Wednesday, September 22, 2010

10 Tips for Making The Family Business Work

(I had written this prior to leaving for vacation, but in rush of things forgot to post. Anyways, posting it now).

Many when they hear of a family business, they imagine family members happily working side by side singing songs, floating through the days, happily ever after. While are there certainly numerous benefits of being in a family business, families in business together also experience tremendous stress, something those on the "outside" don't see nor experience.

It's hard enough to exist peacefully in a family. Add to that a successful yet very demanding business, things get really complicated. Business meetings at work turn into family meeting and home gathering become business discussions, often leaving those who are not involved feeling left out. And home tensions go into the workplace and tough decision made at work leads to feeling isolated at home with one getting "the stares, glares, the looks". It never stops. At time it can feel as if walking on a mine field.

If you're experiencing stress being in the family business (or partnership), here are 10 tips, to keep you and the business healthy:

1. Get involved in some group that nourishes your soul, something that has nothing to do with business and something in which you can participate without other family members involved. Some separation and break is healthy.

2. Exercise regularly and eat healthy.

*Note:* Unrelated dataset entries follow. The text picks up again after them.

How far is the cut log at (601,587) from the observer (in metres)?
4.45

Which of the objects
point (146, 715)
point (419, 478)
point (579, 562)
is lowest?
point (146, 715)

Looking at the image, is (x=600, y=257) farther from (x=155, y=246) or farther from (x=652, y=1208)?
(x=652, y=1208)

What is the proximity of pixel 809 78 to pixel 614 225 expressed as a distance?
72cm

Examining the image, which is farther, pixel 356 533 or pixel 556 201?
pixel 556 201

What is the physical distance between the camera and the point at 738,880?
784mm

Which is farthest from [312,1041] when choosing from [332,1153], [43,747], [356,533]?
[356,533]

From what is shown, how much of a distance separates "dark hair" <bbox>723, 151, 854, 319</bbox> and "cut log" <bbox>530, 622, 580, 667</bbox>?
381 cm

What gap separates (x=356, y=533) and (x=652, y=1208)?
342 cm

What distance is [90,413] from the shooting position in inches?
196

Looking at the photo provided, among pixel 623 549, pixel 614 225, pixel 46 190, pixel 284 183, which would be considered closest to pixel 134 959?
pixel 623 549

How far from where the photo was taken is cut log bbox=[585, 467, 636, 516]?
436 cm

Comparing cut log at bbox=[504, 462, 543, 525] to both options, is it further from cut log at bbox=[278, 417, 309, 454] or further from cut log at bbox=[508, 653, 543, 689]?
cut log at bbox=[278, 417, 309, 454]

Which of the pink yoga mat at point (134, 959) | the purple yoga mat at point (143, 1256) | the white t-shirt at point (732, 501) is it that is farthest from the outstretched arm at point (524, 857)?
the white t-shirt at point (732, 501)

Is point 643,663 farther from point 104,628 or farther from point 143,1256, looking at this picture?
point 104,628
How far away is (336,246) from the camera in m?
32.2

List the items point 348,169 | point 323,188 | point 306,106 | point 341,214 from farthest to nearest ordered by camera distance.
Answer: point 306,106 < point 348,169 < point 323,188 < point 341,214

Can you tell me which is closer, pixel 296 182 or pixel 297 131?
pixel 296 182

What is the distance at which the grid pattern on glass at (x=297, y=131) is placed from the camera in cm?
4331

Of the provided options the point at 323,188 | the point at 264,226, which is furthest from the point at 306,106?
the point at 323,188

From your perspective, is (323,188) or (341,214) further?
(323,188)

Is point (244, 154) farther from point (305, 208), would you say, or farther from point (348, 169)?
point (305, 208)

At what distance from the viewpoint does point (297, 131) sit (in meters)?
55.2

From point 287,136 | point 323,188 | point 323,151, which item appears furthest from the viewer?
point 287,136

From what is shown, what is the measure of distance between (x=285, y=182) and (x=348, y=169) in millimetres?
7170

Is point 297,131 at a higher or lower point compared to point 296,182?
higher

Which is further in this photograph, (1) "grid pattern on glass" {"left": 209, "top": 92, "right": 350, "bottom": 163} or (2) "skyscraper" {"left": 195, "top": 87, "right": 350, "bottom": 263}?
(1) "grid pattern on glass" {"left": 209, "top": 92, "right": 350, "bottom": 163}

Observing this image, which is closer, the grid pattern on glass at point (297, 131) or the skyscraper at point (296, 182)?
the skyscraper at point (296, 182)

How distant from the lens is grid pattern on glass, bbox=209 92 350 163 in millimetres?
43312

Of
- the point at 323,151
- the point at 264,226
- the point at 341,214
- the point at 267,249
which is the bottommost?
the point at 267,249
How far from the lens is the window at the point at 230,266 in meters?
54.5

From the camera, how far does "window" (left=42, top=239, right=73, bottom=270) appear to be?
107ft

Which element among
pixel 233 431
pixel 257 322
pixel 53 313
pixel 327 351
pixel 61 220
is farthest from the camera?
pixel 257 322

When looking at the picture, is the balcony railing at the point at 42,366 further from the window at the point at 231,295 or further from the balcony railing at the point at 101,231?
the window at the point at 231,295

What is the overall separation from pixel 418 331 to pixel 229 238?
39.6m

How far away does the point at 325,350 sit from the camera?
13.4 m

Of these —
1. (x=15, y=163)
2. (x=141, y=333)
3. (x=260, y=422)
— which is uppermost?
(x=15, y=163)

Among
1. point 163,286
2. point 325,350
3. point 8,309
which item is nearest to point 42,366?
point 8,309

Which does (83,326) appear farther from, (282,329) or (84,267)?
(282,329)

It'll relieve the stress and keep you healthy. You must stay in shape for family business is not for the weak.

3. Have a sounding board, a thought partner. In such a business setting, it's easy for one to feel isolated. I know I used to feel that very often, isolated and frustrated, wondering who to talk to freely, without causing waves. Have someone in your corner with whom you can have on-going conversations, to help you think through your challenges, help you see things from a different perspective, help you stay focused and sane, listen to you without judging and trying to fix you. This person must be someone who understands family business dynamics and is an "outsider", is objective, neutral, and has nothing to gain or loose.

4. Have regular meetings. You can never have too much communication. If you think regular meetings aren't needed, and you assume everyone is on the same page, you're wrong. Many business problems in family businesses find their roots in lack of communication.

5. Hold at least once every year an off-site retreat, preferably facilitated by an outside moderator, who can keep the conversation moving forward while keeping everyone together.

6. Be always watchful of unexpressed expectations, mood changes, issues brewing under the surface. When you detect them, resolve them before they turn into volcanoes for if situations reach that stage, it becomes very difficult to resolve even the seemingly simplest issues.

7. Run personality profiles on each family involved in the business and have the results discussed among the members, with the discussion being led by someone who is an expert in this. This leads to structured conversations and then the better everyone understands each other, the more effectively everyone can appreciate and leverage each others differences rather then have those differences tear the group apart.

8. Take the necessary time to establish clear roles, responsibilities and accountability for each family member who is involved in the business. While these may not be set in stone, it will lead to greater clarity for everyone.

9. Separate as much as possible, family roles from business roles. While this is far easier said then done, it's an important element to lasting success and peace. For example, if you're a couple in business, be the couple at home but when you're at work, be the professionals you are supposed be, doing what your roles require of you.

10. Last but not least. As business changes and grows, so do the family members. While they may have started with a similar vision and goals, overtime their own visions and desires change. To keep everyone on the same page, once each year, set aside time away from the office for business planning. Such planning is not only important for business success, it provides a forum for having structured conversations, which are vital to keeping everyone together, focused and aligned.